November 15, 2006


Three domestic automakers meet with George W. Bush

Washington, D.C. – The CEOs of the three domestic automakers met with President George W. Bush yesterday. Tom LaSorda of Chrysler Group, Alan Mulally of Ford and Rick Wagoner of General Motors met with the president to discuss issues related to the auto industry, and to overall American manufacturing competitiveness.

According to a statement issued jointly by the three automakers, discussions included energy security, the affordability and quality of health care, the trade imbalance caused by an artificially weak yen, and the rising cost of vehicle production materials. The statement included the following points:

On energy: The automakers support the government’s call for continued development and use of renewable fuels to lessen America’s dependence on imported oil. The CEOs said they are willing to do their part to increase the use of renewable fuels, and stand ready to make half of their annual vehicle production E85 fuel-flexible or capable of running on biodiesel by 2012. Any vehicle production increase must be accompanied by continuing incentives that encourage the manufacture, distribution and availability of renewable fuels and the production of flexible-fuel vehicles.
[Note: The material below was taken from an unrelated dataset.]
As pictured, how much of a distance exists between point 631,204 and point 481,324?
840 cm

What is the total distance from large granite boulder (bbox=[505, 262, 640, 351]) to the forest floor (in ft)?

On manufacturing competitiveness: The automakers said that their three companies are the source, directly or indirectly, of over seven million U.S. jobs, and that they have invested over US$38 billion in the U.S. in the last four years. According to the statement, “However, the economic benefits and the well-paying jobs our industry and nearly all manufacturing provide are declining in part because the competitive playing field is not level. Some of our principal foreign competitors benefit immensely from national control and subsidization of health care costs in their home countries, and from fiscal and trade policies which keep local currencies weak and make import of U.S. products difficult.”
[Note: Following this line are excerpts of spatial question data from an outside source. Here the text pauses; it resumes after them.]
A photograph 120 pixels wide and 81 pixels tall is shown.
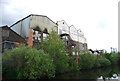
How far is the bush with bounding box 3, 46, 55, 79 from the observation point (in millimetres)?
16641

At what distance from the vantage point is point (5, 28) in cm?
2489

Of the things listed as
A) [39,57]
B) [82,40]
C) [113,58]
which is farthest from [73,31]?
[39,57]

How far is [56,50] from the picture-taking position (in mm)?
21656

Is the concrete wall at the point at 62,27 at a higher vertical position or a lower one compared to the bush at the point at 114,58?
higher

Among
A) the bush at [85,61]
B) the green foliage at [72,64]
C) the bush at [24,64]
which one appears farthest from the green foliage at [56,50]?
the bush at [85,61]

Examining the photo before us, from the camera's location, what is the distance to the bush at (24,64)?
54.6 ft

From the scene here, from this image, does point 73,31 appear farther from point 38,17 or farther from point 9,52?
point 9,52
On currency: The automakers stated that, this year, Japanese vehicle imports into the U.S. will reach 2.3 million, further exploited by the artificial weakness of the yen. The automakers asked the President to take action to address the weak yen, as “we are very willing to make difficult decisions to transform our businesses to compete successfully, but we are not in a position to counter the effects of an excessively weak yen.”

On production costs: The automakers discussed the rising cost of production materials such as domestic steel, which is currently protected from competition. In the face of higher costs for steel and supply disruptions, the automakers asked that the administration recognize that continued protection of steel from competition is harming U.S. manufacturing and is no longer needed.